Setlist ORBIT CULTURE – Köln, Palladium (04.12.2022)
01. Saw
02. North Star Of Nija
03. Strangler
04. The Shadowing
05. Vultures Of North
Als IMMINENCE die Bühne betraten, zog sich meine Stirn zunächst kraus. War die Band doch stilistisch dem Metalcore zuzuordnen, überraschte der Look von Sänger Eddie Berg. Trug er doch ein schniekes weißes Hemd mit Hosenträgern und dazu hielt er gar eine Violine in der Hand. Mein Interesse war geweckt. Heftige Nebelsäulen schossen in die Höhe. Das Quintett aus Malmö legte mit Ghost direkt beeindruckend los. Ging der Sound doch gut voran, sang Eddie während des Refrains gleichzeitig zu seinem Geigenspiel. Mutig animierte er das Publikum direkt zum Mitsingen und dies funktionierte bei den eingefleischten Fans blendend. Für The Sickness trennte sich der Frontmann von seinem Streichinstrument und lieferte uns ein paar stattliche Screams. Auf ein Break folgte ein musikalischer Hurricane, der vor der Bühne eine wilde Pogoparty auslöste. Dankend formte Eddie mit seinen Händen ein Herz und verteilte dazu Luftküsse. Erase nahm er zum Anlass, mitten im Song einen Aufruf zu starten “Thank you coming out and supporting live music. I want to see a big cicle pit right now!” Auf Sänger hört eine Crowd ja bekanntlich gern. Doch er selbst ließ sich auch nicht gerade lumpen, rastete er doch headbangend völlig aus. Spärlich eingesetzte Gegensätze funktionieren musikalisch besonders gut. Im nächsten Moment war nun Contenance angesagt, denn für einen bedächtigen Streicherpart war Konzentration gefordert. Nun stand er also inmitten der Nebelschübe ganz sanftmütig geigend da. Es folgte mächtiger Applaus. Heaven In Hiding betörte mit Gefühl und Melancholie. Die erste Reihe bekam nun unerwarteten Besuch vom Sänger, der einige Hände abklatschte, während er sanft seine Lyrics ins Mikro sang. Gegen Ende bäumte sich dieser Track auch nochmal kurz aber gewaltig auf. “That’s the reason! You guys are the best. It’s been such a pleasure. This is the last song for the night. You’ll find us at the merch stand.” Temptation bestach mit brachialer Härte und einem herrlichen Drumgewitter, gepaart mit exzessiver Hingabe, Verzweiflung und einem wohltuenden Violinenpart. Das Konzept der Band ging auf, mich haben Imminence definitiv abgeholt. Auch um mich herum zeigte man sich nach diesen 30 Minuten beeindruckt und angetan zugleich.

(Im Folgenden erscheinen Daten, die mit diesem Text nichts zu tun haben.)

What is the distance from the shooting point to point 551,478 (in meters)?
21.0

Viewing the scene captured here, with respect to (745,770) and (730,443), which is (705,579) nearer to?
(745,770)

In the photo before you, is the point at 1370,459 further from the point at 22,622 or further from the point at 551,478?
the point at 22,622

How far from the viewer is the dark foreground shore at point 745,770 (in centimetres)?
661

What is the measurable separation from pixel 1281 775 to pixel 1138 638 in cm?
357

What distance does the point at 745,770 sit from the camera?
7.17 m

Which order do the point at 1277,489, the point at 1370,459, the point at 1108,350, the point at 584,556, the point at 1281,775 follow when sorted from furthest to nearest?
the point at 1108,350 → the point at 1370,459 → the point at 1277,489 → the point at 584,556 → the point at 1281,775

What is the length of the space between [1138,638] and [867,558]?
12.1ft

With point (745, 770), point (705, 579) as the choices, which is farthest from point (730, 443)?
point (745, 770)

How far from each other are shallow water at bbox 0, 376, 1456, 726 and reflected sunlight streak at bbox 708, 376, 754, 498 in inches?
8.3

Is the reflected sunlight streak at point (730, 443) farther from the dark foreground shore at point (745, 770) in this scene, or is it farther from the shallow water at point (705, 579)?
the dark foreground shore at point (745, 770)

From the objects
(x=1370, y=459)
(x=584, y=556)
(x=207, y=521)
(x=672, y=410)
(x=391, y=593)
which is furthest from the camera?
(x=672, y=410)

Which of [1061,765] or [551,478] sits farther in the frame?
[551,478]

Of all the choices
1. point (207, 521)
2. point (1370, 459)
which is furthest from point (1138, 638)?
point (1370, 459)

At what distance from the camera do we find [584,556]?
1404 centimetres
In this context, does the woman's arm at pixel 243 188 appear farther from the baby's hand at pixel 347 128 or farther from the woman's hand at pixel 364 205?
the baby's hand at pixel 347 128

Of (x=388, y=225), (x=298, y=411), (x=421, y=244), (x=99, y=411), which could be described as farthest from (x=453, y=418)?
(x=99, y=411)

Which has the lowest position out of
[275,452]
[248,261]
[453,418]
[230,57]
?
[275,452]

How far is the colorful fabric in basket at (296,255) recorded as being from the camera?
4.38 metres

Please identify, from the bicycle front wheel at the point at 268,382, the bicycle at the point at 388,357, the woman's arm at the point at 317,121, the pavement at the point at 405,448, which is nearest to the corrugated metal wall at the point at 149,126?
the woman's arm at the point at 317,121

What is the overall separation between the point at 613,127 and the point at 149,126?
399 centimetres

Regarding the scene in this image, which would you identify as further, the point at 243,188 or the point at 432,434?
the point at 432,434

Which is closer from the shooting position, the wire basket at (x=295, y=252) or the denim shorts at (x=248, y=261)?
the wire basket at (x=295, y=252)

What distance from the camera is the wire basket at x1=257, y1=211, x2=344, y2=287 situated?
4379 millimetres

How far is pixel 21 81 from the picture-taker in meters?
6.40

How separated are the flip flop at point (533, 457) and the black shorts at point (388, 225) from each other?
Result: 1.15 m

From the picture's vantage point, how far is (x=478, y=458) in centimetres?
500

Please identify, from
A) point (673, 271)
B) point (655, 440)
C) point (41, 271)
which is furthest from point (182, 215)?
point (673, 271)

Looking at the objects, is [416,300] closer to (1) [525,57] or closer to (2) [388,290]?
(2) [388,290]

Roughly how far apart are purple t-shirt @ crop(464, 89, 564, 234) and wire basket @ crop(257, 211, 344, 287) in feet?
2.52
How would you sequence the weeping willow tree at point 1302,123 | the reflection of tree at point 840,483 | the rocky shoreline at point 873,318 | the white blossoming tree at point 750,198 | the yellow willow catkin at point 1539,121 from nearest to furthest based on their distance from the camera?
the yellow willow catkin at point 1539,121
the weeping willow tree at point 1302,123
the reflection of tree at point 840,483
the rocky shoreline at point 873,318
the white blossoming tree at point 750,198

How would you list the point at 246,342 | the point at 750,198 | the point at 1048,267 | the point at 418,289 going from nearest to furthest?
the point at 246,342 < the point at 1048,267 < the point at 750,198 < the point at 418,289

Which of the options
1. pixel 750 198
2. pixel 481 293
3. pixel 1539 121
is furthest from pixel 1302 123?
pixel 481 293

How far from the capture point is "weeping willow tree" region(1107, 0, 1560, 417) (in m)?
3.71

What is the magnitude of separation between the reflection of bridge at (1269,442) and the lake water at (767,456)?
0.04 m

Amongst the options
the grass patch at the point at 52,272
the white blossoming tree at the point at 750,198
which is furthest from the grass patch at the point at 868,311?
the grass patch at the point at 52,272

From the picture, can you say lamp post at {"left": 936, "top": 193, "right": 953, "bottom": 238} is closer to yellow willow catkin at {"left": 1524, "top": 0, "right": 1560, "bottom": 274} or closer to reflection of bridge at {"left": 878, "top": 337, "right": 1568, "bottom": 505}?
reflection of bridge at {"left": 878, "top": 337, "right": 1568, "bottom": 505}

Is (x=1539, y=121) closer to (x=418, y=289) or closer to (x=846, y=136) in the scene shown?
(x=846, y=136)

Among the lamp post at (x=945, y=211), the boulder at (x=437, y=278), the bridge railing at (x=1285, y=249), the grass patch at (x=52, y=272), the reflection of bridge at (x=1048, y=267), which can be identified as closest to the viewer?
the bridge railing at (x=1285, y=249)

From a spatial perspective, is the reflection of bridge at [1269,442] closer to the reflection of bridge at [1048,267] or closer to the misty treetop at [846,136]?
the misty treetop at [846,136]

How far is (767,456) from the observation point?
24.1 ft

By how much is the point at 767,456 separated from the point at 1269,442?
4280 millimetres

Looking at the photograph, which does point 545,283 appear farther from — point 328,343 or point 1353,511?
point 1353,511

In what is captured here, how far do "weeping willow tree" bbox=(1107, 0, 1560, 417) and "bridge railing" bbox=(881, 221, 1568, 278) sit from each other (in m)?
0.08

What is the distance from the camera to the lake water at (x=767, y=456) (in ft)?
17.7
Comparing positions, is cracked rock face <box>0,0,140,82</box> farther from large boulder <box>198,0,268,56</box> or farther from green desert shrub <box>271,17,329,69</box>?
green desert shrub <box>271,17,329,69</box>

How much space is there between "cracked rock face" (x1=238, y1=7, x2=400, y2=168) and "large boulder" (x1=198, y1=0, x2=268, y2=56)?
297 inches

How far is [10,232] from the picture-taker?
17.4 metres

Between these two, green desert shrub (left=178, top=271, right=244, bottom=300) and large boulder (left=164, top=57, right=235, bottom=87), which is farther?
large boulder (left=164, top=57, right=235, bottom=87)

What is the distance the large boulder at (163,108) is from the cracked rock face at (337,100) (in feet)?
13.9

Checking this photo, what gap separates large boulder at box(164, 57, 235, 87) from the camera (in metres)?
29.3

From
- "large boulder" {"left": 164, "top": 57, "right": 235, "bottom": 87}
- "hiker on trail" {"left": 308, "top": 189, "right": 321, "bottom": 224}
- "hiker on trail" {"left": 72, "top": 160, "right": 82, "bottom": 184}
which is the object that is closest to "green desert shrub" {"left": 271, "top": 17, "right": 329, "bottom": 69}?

Setlist IMMINENCE – Köln, Palladium (04.12.2022)
01. Ghost
02. The Sickness
03. Erase
04. Chasing Shadows
05. Paralyzed
06. 8
07. Heaven In Hiding
08. Temptation
Back to the roots mit AT THE GATES. Die Death Metal Urgesteine waren bereit, uns den nächsten Gang zu kredenzen. Ein blendend gelaunter Tomas Lindberg enterte mit seinen Mannen die Bühne. Im klassischen rot-schwarzen Holzfällerhemd, mit einer Cappy auf dem Kopf riss er sogleich seine Arme in die Höhe. Die Zwillinge Anders und Jonas Björler platzierten sich nebeneinander und schon nahm der düstere Sound an Fahrt auf. Bei dem ungestümen Klassiker Slaughter Of The Soul aus dem Jahr 1995 wurden die harten Parts immer wieder von ausgefeilten Melodien umrahmt, Thomas Lindberg fauchte dazu seine wütenden Zeilen. Er riss seinen Mikroständer in die Luft und signalisierte, dass er hier keinerlei Ausfallerscheinungen seitens des Publikums akzeptieren würde. Mit eindeutigen Handzeichen forderte er die Menge einem Circle Pit auf. Das neuere Werk To Dring From The Night Itself wurde stimmlich durch einige Fans unterstützt. Ein integriertes Drumsolo wurde direkt gefeiert. “Vielen Dank. We are At The Gates from Göteborg. It’s a very good day for a sunday, just because of you.” Mit Cold und Under A Serpant Sun folgten zwei weitere rohe Schätzchen aus den Anfangszeiten der Bandgeschichte. Zwischenzeitlich fiel mal kurz das Licht auf der Bühne aus, doch davon ließen sich die absoluten Profis nicht beirren. Immer wieder reckte Tomas bei Death And The Labyrinth seine Faust nach oben. Begann dieser Titel erst atmosphärisch, zeigte er danach seine eiskalte Schulter und peitschte einem seinen knallharten Sound entgegen. Der groovende Part in der Mitte fügte sich in dieses Brett besonders gelungen ein. Auch wenn immer wieder etwas Bewegung in der Menge aufkam, es schien durchaus, als wolle man sich die Energie für die Hauptband aufsparen. “Are you here for In Flames? It’s been our pleasure. Thank you so much and good night.” Beim getragenen Closer The Night Eternal klatschte das Publikum nochmal mit, ehe die Zwillingsbrüder am Ende ganz allein auf der Bühne standen und sie ihre letzten Töne ausklingen ließen. At The Gates gaben somit nach 45 Minuten die Bühne für die Headliner des Abends frei.
Setlist AT THE GATES – Köln, Palladium (04.12.2022)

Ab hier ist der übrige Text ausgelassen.